I miss his ginormous feet and the way he stomped around everywhere and how we could hear him coming from a mile away. I miss his stinky butt and the mysterious air leak sounds that always seemed to eminate from his hindquarters while we were deep into a movie.

I miss the way he woke us up at 2am because he decided he needed to go outside. I miss the "bump-bump-bump" of his tail on the wall in the mornings when he was so excited to wake up and face the day. I miss the soft fur on his belly I stroked when he cuddled up next to me.


I miss his breath on my neck and the slobber dripping down the window whenever we went somewhere in the car. I miss his "happy-dance" when it was time for food. I miss his half-assed rolling over whenever we tried to get him to do tricks.


I miss his slobbery beard that always left wet streaks wherever he put his chin. I miss the way his eyebrows stuck out just so and made him look like an old man. I miss his gigantic brown nose. I miss him being always at my heels when I try to make dinner, because let's face it, he never stayed out of the kitchen.


Mostly, I just miss my Waldo and want him back. You were a great dog, Waldo, we couldn't have asked for any better. We love you and miss you.

Thursday, March 12, 2009

It Moved!

There's something poking me from inside my belly! I've been paying close attention to see if I could feel Baby G move yet, but everytime I think I feel it, I toot and the feeling goes away. But not this time! I've felt the same thing a couple of times throughout the day, and it's a completely different sensation than anything I've ever felt before. Whoo-hoo! It's about time! :-)

Wednesday, March 11, 2009

The Teeter-Totter Effect

I've been trying to sleep on my stomach as long as I possibly can, because I am a stomach sleeper. That's how I fall asleep at night. Now, when I try to sleep on my stomach, I get the teeter-totter effect. I have to balance on the big rock in my abdomen and it's not comfortable, not to mention probably not good for Baby G. So much for sleeping on my stomach. The time has come. I need to invest in a body pillow. The body pillow I currently have tends to snore and jab me with his elbow in the middle of the night. That's not too comfy either, but it's better than teeter-tottering!

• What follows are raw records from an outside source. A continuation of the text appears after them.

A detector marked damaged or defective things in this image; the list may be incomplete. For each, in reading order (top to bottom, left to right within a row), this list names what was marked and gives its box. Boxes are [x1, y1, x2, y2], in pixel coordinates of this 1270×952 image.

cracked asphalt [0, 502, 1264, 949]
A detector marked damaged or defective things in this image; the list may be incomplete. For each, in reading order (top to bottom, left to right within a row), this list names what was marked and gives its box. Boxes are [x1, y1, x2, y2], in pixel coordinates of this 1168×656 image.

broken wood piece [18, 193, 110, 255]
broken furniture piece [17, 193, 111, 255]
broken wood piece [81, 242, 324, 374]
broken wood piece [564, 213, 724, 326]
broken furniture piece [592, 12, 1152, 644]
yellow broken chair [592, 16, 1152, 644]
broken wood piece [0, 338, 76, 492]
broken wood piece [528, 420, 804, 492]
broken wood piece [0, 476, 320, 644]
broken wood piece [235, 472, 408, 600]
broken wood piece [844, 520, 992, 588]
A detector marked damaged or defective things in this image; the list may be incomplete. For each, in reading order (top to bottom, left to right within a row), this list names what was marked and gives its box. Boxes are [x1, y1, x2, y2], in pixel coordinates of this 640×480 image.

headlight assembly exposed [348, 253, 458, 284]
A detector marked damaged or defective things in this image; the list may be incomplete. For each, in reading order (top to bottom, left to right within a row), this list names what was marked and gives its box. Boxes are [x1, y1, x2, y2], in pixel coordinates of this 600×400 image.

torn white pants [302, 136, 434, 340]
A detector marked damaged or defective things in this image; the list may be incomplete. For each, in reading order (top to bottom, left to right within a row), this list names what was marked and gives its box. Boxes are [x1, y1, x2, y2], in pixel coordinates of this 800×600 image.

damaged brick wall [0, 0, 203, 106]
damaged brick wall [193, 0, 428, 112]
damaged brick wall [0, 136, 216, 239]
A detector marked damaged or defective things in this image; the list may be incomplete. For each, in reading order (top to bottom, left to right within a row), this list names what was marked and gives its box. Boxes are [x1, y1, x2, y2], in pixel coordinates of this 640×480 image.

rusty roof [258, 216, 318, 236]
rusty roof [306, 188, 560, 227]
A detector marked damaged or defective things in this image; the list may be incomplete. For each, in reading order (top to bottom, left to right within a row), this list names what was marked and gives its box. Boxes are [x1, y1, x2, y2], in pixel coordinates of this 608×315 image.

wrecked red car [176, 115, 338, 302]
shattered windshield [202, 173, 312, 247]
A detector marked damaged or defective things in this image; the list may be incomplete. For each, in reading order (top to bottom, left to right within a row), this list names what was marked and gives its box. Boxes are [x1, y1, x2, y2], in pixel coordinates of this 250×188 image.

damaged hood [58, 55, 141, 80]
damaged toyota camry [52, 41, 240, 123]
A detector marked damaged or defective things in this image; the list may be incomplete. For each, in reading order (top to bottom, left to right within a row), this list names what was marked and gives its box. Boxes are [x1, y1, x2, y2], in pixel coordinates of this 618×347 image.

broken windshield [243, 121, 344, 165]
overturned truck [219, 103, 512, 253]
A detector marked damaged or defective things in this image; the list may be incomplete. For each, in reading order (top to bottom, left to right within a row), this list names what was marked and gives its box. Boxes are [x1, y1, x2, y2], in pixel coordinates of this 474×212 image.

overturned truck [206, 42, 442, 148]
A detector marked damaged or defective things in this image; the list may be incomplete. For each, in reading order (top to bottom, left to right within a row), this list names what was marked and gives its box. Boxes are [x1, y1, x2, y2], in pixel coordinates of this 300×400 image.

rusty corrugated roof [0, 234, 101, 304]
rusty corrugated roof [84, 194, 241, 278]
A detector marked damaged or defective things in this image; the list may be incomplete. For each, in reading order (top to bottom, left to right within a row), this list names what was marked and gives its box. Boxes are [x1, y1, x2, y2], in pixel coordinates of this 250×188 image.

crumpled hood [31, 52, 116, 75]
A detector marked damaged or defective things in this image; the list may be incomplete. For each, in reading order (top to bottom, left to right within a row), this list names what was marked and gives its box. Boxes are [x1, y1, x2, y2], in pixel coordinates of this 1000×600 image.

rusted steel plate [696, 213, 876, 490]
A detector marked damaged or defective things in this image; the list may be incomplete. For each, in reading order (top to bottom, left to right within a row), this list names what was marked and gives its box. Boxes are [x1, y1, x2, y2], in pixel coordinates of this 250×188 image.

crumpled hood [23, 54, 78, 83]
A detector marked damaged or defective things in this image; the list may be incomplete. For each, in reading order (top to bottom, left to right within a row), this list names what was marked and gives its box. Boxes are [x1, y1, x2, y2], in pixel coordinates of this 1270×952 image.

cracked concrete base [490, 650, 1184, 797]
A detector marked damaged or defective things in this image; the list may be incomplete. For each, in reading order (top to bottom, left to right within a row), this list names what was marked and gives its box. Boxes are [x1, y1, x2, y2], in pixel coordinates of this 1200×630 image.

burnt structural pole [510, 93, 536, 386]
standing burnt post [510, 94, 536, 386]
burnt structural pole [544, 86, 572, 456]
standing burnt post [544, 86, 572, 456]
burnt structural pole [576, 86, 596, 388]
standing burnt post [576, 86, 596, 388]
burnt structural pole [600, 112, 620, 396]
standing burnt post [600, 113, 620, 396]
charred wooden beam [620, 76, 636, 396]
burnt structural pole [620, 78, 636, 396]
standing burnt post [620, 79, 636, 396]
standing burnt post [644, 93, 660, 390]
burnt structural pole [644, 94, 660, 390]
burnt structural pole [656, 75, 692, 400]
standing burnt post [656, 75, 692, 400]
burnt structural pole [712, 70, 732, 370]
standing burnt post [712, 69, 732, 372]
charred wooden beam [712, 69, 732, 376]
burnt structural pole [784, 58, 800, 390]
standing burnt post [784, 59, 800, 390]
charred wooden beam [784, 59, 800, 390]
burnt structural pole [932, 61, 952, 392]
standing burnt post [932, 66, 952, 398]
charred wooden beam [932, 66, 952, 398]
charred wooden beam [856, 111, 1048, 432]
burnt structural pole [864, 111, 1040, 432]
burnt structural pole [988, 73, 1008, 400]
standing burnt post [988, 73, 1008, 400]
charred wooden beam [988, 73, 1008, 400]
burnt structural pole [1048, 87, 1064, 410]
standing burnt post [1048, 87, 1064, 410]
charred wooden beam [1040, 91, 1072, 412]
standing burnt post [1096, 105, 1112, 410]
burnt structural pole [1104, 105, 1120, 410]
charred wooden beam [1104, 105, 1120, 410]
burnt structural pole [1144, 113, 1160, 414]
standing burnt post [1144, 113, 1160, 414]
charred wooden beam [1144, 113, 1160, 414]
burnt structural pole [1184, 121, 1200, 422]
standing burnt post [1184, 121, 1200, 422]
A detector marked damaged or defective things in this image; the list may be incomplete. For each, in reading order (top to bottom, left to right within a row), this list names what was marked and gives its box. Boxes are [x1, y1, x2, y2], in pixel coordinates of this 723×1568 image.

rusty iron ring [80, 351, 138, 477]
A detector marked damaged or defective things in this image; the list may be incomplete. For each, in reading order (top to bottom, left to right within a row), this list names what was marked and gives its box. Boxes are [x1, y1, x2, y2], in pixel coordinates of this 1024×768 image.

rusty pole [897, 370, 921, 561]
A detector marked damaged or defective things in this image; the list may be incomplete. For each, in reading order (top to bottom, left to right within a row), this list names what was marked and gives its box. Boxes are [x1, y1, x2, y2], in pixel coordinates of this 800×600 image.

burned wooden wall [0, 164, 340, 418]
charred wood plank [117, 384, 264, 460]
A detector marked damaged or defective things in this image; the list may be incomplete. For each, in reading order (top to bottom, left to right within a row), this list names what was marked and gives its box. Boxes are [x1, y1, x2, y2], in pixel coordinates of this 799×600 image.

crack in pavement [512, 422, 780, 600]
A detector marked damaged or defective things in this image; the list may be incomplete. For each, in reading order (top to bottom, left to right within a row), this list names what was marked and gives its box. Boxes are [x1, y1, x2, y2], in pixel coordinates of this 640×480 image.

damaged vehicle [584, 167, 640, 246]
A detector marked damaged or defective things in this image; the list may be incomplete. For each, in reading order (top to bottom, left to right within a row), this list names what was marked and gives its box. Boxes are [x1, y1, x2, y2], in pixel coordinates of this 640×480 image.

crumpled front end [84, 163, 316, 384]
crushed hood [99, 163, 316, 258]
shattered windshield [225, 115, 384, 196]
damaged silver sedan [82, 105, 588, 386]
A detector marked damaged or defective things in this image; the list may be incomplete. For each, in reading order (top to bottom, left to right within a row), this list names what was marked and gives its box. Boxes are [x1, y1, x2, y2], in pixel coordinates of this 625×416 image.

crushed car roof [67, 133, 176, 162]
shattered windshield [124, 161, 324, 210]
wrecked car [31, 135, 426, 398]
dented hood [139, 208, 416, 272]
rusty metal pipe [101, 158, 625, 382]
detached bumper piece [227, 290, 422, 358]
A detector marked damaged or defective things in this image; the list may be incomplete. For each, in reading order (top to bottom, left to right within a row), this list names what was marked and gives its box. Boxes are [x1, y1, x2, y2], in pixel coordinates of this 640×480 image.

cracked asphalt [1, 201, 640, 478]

And just cuz they're cute, here's a picture to share:


And here's what he'll look like when Baby G is 9 mos old:

Or if Baby G is a girl:

Tuesday, March 3, 2009

Prego Belly

I've received a few requests for a belly picture, so here it is:

15 weeks down, 25 to go. Only a little bit longer and we'll pass the halfway point! Hurray!!

Monday, March 2, 2009

A Tribute to Charlie

We lost a major part of the family today. My parent's dog Charlie wasn't doing very well for the past couple days/weeks. He was getting sicker and sicker. This morning, he hit bottom and was taken in to the vet. The vet said that Charlie was so sick and his proteins were so low, that even if he were to do the treatment required, he had less than a 25% of making it through. My parents had to make the difficult decision to stop his suffering and send him to the big dog park in the sky.


Charlie was a better dog than anybody could ever ask for. He was smarter than what was good for him, and lived to please. He had millions of little quirks that made him the special dog that he was. He passed on long before he should have, as he would have been only 8 in September.

Lots of tears have been shed over his passing, and many more will be shed in the coming days when we see little reminders of the best little dog there ever was.
Rest in peace Charlie Brown. Know that you are loved and are sorely missed.